The Abed Settings file

As a user, the settings file is the place where you’ll define your experiment for Abed. Since there are quite some settings that can be influenced, the settings file contains different sections with related settings. These sections are reflected in the documentation below.

General settings

PROJECT_NAME

Default: ''

The name of the project to use. This setting is used in the default of the setting REMOTE_DIR, and can therefore not be empty when accepting the default for that setting. It can contain a forward slash (/), when necessary. The project name further only occurs in the HTML output generated by Abed.

TASK_FILE

Default: abed.constants.TASKS_FILENAME

This is the filename of the task file. It shouldn’t generally need to be changed from the default value.

AUTO_FILE

Default: abed.constants.AUTO_FILENAME

This is the filename of the auto file. It shouldn’t generally need to be changed from the default value.

RESULT_DIR

Default: '/path/to/local/results'

Path to the local results directory. This is where the results of all computations will end up in the end. Because this can be potentially large, it is wise to consider the location of this path carefully. For instance, when working in a Dropbox folder, it may not be feasible to store all results in Dropbox. To ensure this is considered, the default path is not directly useable and should be changed by the user.

STAGE_DIR

Default: '/path/to/local/stagedir'

Path to local stage directory. This is the directory where the results are temporarily stored before being moved to the result directory. The same considerations apply as are specified in the setting RESULT_DIR. The default should be adjusted by the user.

MAX_FILES

Default: 1000

The maximum number of files stored in a result directory on the remote. When results are generated on the remote, they are placed in subdirectories of at most this many files. Each subdirectory will later be zipped before it can be downloaded from the remote, so it can be useful to not make the zip files too large. With this setting a limit can be placed on the number of files per subdirectory of the remote result directory, and therefore on the size of the zip files that need to be downloaded. The default should be fine for most users.

ZIP_DIR

Default: './zips'

Path to the local zip directory. This is where the compressed zip files with results are stored. These files will be unpacked into the stage dir and moved to the result directory (see RESULT_DIR). The zip files are kept by Abed for posterity, but can be removed when the user sees no need for them anymore (the raw results will be kept in the result directory).

LOG_DIR

Default: './logs'

Local path where the PBS logs will be kept.

OUTPUT_DIR

Default: './output'

Local path where the output files are placed that are generated by Abed.

AUTO_SLEEP

Default: 120

Sleep time in seconds between consecutive checks on the remote when running in auto mode. In auto mode Abed checks the remote repeatedly to see if a submitted task is finished, so it can pull the results and submit a new task. The time between checks is defined here. See also Automatic Job Management.

HTML_PORT

Default: 8000

Port on the localhost where the HTML pages will be served on. This is used by the function abed.html.view.view_html(). It will be automatically incremented when the port is in use. It should not generally have to be changed by the user.

COMPRESSION

Default: 'bzip2'

Compression algorithm to use when compressing finished result directories. Abed can compress result files automatically when all computations for a dataset are finished. This is the algorithm that is used by Abed to compress the tar file that results. Allowed choices are: bzip2, gzip, and lzma. See also the documentation in Result Compression.

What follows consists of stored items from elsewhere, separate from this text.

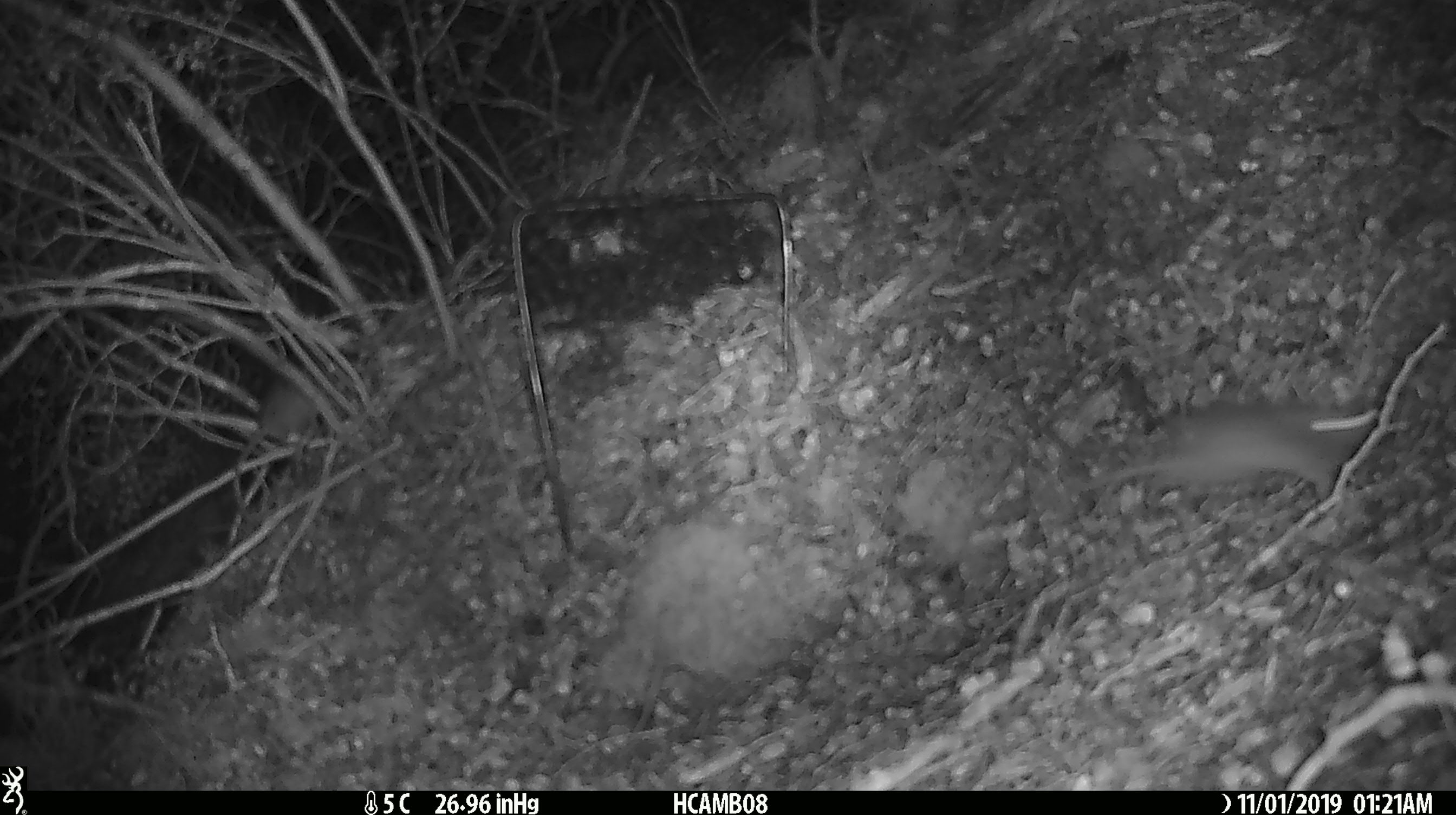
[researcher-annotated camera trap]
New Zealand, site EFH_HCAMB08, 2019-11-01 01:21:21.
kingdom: Animalia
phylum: Chordata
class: Mammalia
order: Rodentia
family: Muridae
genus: Mus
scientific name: Mus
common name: mouse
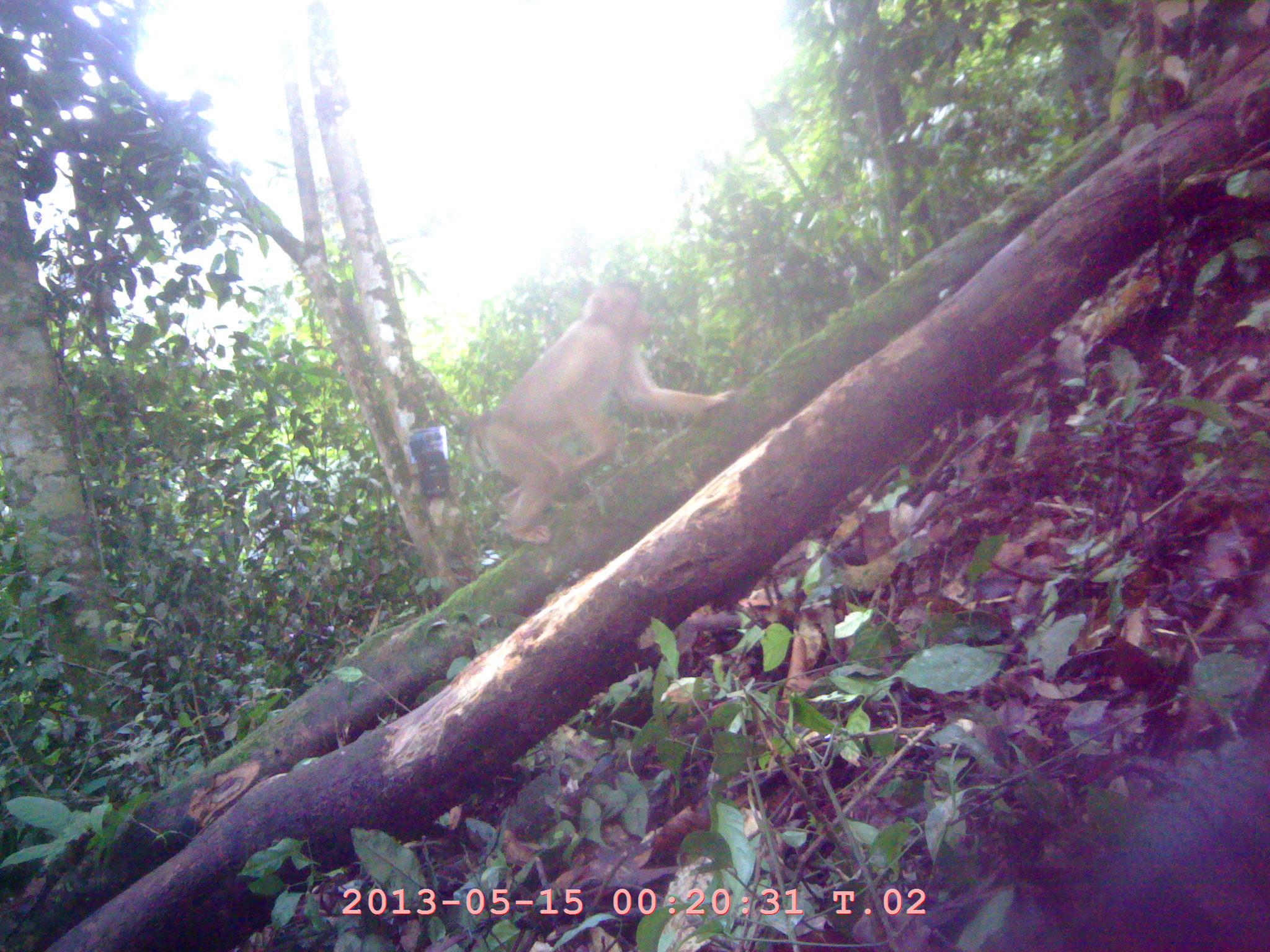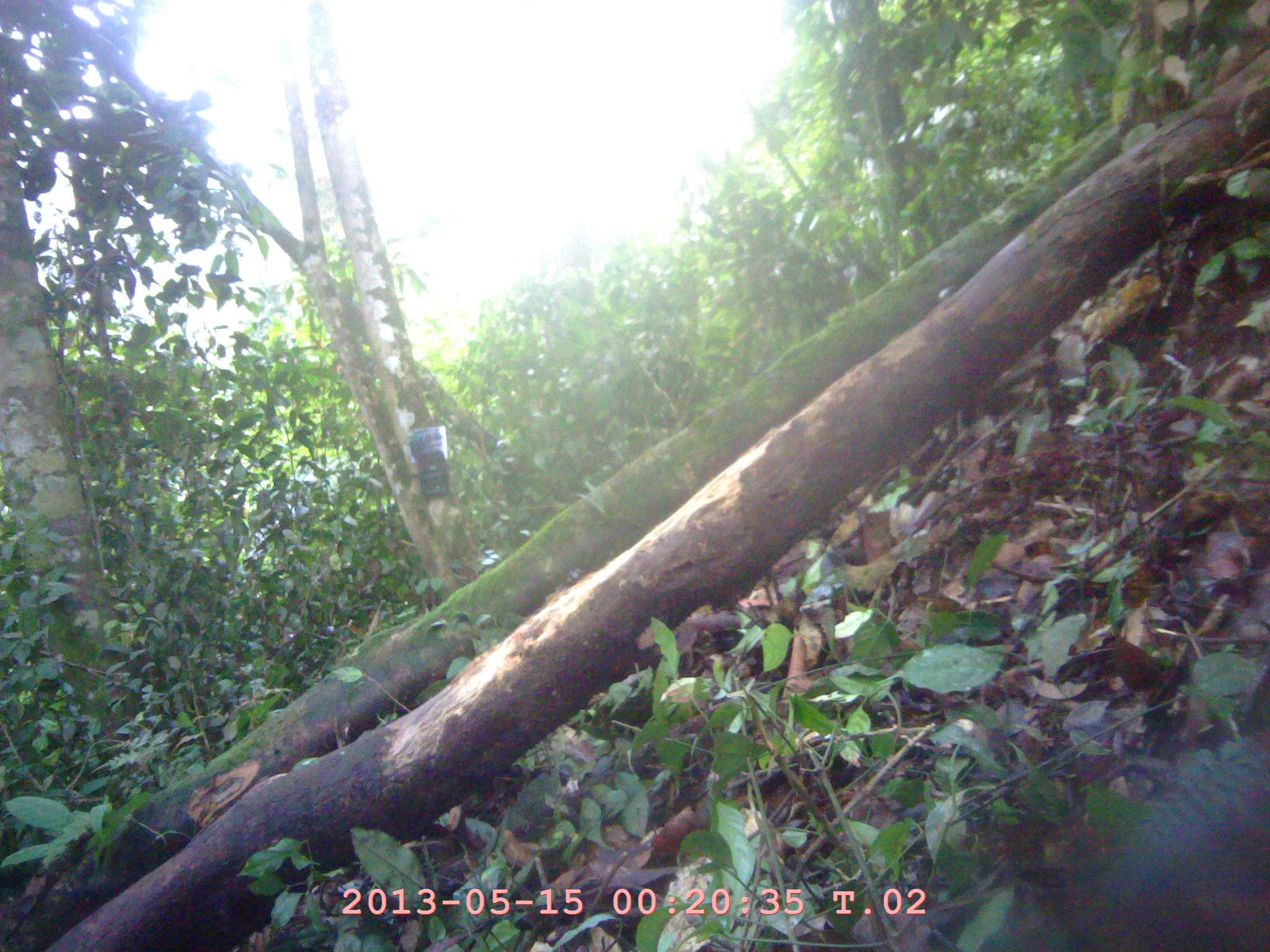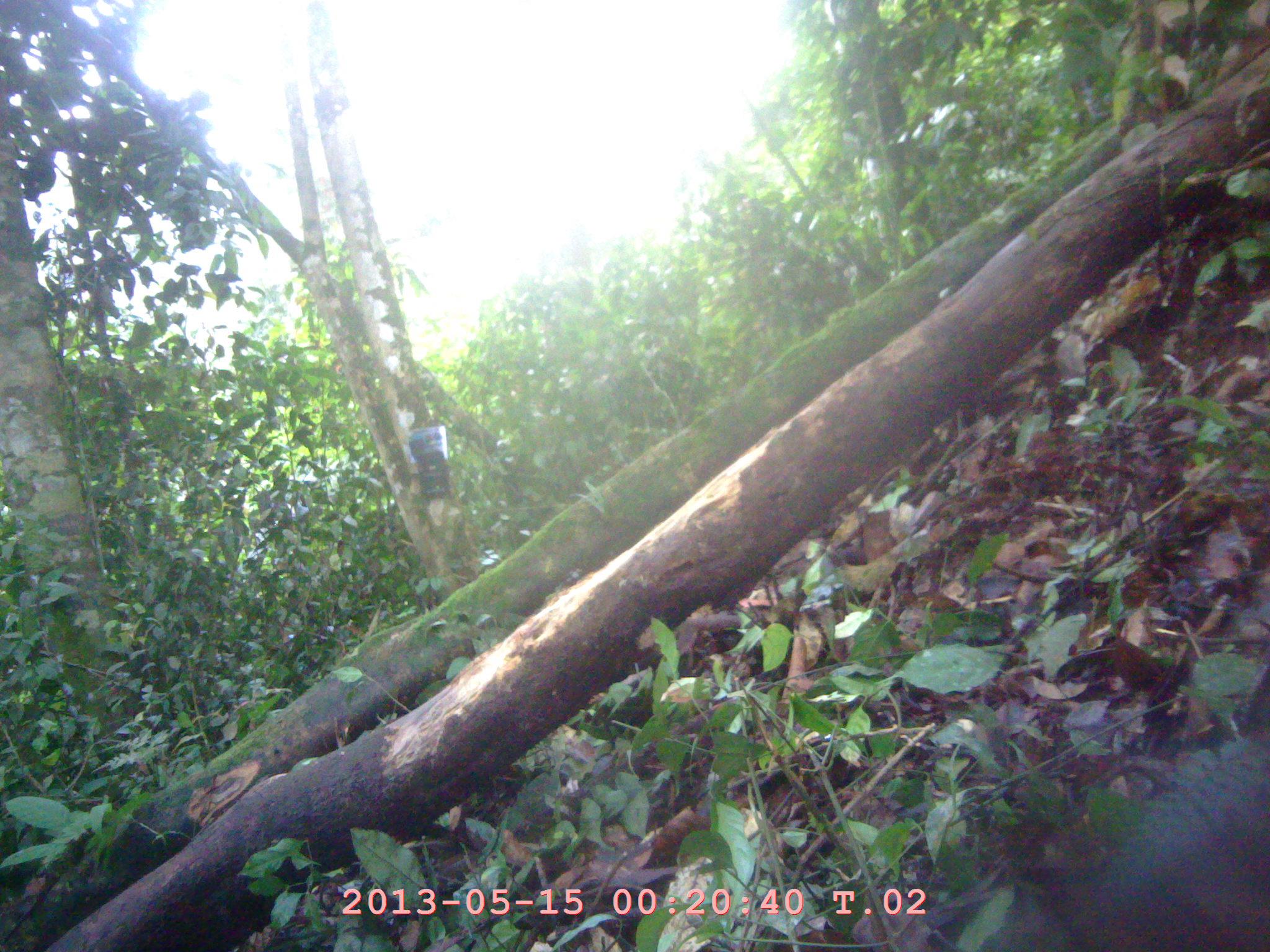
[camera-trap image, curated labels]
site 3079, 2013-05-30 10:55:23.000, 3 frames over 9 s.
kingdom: Animalia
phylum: Chordata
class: Mammalia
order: Primates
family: Cercopithecidae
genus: Macaca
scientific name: Macaca nemestrina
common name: southern pig-tailed macaque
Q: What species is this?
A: Macaca nemestrina (southern pig-tailed macaque).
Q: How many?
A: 1.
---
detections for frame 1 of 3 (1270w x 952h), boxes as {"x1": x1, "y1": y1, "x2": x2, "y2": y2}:
macaca nemestrina: {"x1": 462, "y1": 277, "x2": 734, "y2": 548}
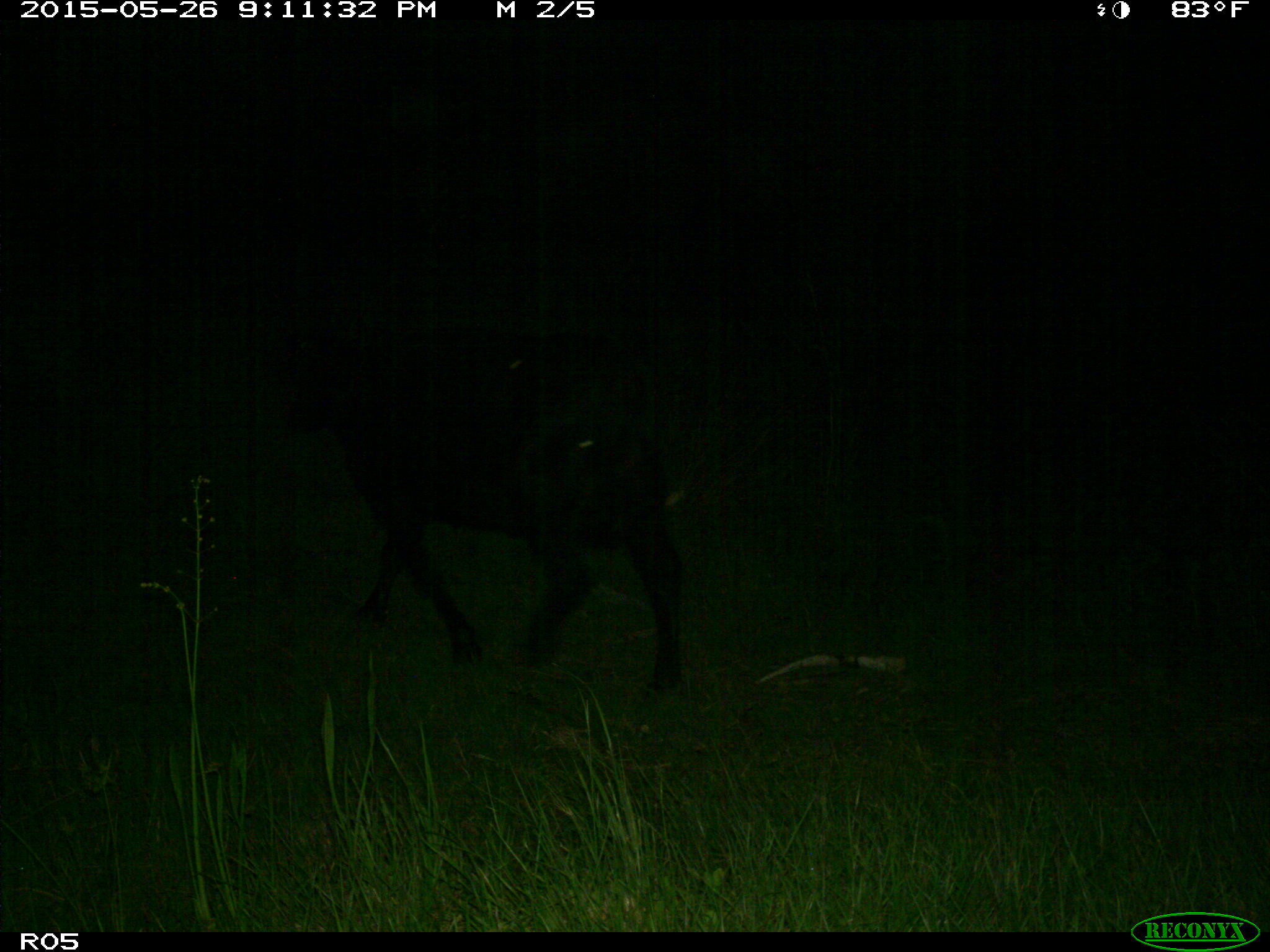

Server parameters and settings

REMOTE_USER

Default: 'username'

Username on the remote server. This is assumed to be the username to use when logging in on the remote server, and under which the jobs will be submitted. It should be changed by the user.

REMOTE_HOST

Default: 'address.of.host'

The address of the remote server. For instance, for the Dutch LISA compute cluster, it is lisa.surfsara.nl. It should be changed by the user.

REMOTE_DIR

Default: '/home/%s/projects/%s' % (REMOTE_USER, PROJECT_NAME)

Path on the remote server to place all project files in. The default assumes that the remote server is a Unix server with the standard directory layout. It uses the REMOTE_USER setting and the PROJECT_NAME setting to construct the remote path. Therefore, it shouldn’t necessarily have to be changed by the user.

REMOTE_PORT

Default: 22

Remote communication port to use. Usually communication is done over the SSH port, so that is the default. To learn more about how communication is done with the remote server, see Communication through Fabric and Utilities for working with Fabric.

REMOTE_SCRATCH

Default: None

Typically, it is more efficient to place results generated by a job on the compute cluster on a disk which is close to the node which executes the job, as opposed to in the user’s home directory. Such a directory is called the scratch directory, and it is typically erased after a job is finished. Abed places the results it generates on this scratch directory, and periodically copies them to the home directory of the user, to lower the burden on the network of the cluster. On the Dutch LISA cluster, the path to the scratch directory is given by an environment variable, but on other systems it may be a fixed location. This setting exists for the latter case. For the former case, see REMOTE_SCRATCH_ENV. This setting is used by abed.run_utils.get_scratchdir().

REMOTE_SCRATCH_ENV

Default: 'TMPDIR'

See also the description under the setting REMOTE_SCRATCH. This setting exists in case the location of the scratch directory is given by an environment variable. The name of the environment variable can be set here. The default corresponds to the name used on the Dutch LISA compute cluster. This setting is used by abed.run_utils.get_scratchdir().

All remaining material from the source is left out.